The radial strength test of the SIN and OPT stents. The parallel loading lines for multi-cycles re-crimping tests of (a) the SIN and (b) OPT stents. The triangles marked the slopes of loading lines for cycle 1 and cycle 5, which were used for locating the initial contact point and measuring the radial stiffness respectively. (c) Result of radial strength and stiffness from simulations and experiment measurements. The radial strength of OPT stent is 9% higher than SIN stent and radial stiffness of OPT stent is 7% lower than SIN stent. *P < 0.05, n=5.
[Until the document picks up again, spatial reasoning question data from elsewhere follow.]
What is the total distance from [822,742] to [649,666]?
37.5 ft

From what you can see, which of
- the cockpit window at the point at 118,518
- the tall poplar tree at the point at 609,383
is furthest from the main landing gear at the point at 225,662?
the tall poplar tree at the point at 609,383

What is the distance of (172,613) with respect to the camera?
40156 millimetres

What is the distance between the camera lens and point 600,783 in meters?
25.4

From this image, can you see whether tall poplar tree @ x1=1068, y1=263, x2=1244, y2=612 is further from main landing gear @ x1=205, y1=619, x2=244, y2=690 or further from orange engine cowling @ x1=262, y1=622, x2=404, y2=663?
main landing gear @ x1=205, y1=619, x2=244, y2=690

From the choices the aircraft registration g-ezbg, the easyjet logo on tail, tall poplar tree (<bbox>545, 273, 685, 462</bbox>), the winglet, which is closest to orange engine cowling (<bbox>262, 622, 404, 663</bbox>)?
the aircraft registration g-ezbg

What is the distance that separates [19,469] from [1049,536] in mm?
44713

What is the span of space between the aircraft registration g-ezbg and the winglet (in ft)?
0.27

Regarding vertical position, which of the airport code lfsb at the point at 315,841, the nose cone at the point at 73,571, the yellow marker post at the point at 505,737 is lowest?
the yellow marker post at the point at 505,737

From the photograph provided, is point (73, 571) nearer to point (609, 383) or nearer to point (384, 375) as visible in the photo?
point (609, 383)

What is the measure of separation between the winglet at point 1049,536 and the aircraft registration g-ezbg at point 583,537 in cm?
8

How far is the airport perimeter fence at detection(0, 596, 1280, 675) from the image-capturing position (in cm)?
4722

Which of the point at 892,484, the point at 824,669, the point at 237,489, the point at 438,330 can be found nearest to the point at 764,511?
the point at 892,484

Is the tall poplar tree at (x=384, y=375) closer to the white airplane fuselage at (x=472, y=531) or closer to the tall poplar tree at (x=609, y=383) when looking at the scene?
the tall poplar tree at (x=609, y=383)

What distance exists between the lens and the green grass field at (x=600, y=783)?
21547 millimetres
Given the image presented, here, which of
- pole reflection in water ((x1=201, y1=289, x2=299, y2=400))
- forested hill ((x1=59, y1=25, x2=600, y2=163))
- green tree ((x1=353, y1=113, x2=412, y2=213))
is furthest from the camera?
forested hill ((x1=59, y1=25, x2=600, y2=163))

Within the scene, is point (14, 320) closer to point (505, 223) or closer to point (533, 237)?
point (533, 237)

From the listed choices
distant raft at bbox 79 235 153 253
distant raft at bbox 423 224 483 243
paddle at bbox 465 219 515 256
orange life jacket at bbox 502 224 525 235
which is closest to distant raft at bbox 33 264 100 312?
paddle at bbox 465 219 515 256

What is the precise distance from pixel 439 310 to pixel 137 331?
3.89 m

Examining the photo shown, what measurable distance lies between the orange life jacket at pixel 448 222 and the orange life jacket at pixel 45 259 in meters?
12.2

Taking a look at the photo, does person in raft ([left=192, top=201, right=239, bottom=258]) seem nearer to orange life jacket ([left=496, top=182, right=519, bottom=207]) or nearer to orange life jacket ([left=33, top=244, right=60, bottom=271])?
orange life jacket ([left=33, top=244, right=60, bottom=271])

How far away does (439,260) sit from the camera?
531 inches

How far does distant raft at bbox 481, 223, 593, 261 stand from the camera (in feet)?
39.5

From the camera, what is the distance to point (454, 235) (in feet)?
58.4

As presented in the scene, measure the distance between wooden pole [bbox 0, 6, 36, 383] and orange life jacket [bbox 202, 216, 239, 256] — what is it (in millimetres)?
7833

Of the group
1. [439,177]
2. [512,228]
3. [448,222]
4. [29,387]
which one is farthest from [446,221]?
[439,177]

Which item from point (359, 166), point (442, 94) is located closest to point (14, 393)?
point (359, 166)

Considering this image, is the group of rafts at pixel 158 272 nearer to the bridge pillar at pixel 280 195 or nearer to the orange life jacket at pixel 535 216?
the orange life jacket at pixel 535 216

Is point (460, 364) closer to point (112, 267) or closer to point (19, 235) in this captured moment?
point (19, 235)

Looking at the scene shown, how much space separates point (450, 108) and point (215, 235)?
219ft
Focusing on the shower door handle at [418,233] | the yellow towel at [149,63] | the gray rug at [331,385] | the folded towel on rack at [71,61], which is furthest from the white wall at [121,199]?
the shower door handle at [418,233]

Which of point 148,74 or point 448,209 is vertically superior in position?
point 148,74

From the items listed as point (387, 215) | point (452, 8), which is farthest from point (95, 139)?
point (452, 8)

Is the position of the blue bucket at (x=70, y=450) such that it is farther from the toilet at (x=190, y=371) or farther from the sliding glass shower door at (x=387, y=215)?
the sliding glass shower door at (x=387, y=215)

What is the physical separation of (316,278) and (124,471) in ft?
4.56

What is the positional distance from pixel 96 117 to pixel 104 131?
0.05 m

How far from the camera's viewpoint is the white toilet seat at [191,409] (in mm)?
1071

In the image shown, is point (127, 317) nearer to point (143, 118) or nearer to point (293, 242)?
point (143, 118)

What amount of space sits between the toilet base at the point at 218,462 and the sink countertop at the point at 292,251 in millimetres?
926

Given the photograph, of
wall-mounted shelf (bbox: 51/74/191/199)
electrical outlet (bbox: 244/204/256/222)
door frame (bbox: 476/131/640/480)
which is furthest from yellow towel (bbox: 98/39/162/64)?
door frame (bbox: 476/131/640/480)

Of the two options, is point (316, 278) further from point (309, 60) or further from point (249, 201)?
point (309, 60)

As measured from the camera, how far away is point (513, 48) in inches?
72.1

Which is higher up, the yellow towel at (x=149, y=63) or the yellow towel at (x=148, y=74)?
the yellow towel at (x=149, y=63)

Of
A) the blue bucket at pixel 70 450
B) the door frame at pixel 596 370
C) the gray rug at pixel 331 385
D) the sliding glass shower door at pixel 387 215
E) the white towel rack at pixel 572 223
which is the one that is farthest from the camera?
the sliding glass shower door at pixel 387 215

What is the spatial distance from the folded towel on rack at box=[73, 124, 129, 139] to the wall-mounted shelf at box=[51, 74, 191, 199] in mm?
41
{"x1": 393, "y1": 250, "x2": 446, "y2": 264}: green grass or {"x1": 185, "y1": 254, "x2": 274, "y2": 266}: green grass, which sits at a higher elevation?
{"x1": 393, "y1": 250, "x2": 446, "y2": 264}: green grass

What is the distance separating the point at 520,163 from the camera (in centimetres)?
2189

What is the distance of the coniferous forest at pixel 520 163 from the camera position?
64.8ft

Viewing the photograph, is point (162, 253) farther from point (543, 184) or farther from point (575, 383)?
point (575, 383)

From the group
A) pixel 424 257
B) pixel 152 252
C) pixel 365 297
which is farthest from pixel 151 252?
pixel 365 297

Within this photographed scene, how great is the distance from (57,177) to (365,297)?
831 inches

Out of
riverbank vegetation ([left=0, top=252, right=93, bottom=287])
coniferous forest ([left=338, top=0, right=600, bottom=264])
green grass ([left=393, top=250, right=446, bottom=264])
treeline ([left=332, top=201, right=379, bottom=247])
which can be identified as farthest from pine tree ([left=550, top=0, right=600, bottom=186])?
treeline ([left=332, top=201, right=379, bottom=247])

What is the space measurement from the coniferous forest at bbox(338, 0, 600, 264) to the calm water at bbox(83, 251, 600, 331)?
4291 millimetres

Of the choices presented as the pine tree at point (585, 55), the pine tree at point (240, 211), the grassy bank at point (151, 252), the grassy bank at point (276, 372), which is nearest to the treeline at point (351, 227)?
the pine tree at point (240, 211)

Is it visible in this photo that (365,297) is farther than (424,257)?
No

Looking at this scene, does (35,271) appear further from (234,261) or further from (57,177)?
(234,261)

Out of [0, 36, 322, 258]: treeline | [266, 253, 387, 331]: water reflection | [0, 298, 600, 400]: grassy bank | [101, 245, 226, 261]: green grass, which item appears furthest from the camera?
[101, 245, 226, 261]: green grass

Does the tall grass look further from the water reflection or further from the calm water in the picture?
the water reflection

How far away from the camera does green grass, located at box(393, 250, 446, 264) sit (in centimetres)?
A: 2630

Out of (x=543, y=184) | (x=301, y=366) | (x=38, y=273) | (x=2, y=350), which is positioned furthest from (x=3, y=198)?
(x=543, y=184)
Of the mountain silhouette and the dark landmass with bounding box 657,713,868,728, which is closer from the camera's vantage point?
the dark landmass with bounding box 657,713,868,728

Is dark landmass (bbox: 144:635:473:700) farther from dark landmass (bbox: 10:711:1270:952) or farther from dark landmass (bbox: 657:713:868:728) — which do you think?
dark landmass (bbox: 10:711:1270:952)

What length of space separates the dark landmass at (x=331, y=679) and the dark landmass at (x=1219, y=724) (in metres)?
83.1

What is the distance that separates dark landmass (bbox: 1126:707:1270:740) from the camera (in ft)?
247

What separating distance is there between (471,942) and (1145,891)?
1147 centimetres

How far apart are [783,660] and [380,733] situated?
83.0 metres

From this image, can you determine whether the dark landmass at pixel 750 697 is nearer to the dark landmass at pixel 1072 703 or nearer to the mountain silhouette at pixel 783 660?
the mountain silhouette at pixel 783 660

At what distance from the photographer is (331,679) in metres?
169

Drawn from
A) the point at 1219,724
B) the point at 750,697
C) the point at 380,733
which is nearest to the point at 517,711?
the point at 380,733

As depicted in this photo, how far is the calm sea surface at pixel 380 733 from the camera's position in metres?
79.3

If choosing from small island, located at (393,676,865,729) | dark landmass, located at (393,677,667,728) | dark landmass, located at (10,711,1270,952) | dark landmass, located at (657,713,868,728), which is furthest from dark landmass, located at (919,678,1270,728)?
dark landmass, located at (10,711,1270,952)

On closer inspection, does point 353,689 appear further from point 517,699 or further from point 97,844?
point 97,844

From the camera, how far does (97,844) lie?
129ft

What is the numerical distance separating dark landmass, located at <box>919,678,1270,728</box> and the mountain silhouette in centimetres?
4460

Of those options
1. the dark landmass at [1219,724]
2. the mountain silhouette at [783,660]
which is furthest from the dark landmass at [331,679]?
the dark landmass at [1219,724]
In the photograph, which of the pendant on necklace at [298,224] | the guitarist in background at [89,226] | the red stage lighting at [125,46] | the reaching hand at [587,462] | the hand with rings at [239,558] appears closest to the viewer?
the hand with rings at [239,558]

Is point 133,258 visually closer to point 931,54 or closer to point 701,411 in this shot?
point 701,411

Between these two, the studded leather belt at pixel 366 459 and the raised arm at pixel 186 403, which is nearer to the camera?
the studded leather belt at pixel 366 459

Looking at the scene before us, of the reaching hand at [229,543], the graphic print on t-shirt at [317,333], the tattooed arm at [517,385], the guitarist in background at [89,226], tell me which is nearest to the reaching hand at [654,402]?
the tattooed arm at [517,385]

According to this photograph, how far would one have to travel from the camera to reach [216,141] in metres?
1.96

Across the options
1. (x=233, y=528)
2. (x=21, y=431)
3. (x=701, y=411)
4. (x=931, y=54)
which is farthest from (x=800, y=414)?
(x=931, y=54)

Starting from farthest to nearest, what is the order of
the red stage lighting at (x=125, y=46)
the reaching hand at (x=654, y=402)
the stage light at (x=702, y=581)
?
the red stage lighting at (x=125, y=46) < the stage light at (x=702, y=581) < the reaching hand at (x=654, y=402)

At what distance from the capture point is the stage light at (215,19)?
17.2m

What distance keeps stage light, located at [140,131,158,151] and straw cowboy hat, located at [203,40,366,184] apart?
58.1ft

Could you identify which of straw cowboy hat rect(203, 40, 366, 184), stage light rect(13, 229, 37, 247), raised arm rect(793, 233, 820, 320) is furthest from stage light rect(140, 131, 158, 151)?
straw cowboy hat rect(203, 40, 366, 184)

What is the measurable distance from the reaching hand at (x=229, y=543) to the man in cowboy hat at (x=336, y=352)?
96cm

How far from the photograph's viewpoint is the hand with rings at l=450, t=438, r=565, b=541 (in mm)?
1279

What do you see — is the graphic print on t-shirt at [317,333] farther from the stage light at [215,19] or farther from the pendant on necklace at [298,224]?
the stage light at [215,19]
3.4. Residual stress measurement via microarea-XRD

The residual stress measurement position was the symmetry point at the inner edge of bow (indicated by red points and black arrows, Figure 6a, b). Considering the diffraction region is small (100 μm), the limited number of grains results in a great scatter in the εΦΨsin2Ψ diagram of {104} planes of magnesium on the stents (Figure 6c, d). Normal residual stresses in the SIN and OPT stent were −53.5±16.4 MPa and −34.9±16.1 MPa while tangential residual stresses were 5.7±7.0 MPa and 24.7±6.9 MPa, respectively.

Figure 6.

Figure 6.

The measurement and analysis of residual stress state. (a, b) The maximum principal stress distribution of the SIN and OPT stents after balloon inflation and recoil. The measured position of micro-area XRD were indicated by red points and black arrows. (c, d) The εΦΨsin2Ψ diagram of {104} planes of magnesium on SIN and OPT stents. (e, f) The distribution of the circumferential stress component of the SIN and OPT stents. And the stress component values along the inner edge. (g, h) The distribution of axial stress component and the values along the inner edge for the SIN and OPT stents. (i) The histograms of the maximum principal stress of the SIN and OPT stents. The range of each bin is 5 MPa. Compared to the SIN stent, a significant reduction could be found in high-stress regions (⩾100 MPa) of the OPT stent, indicated by the black arrow.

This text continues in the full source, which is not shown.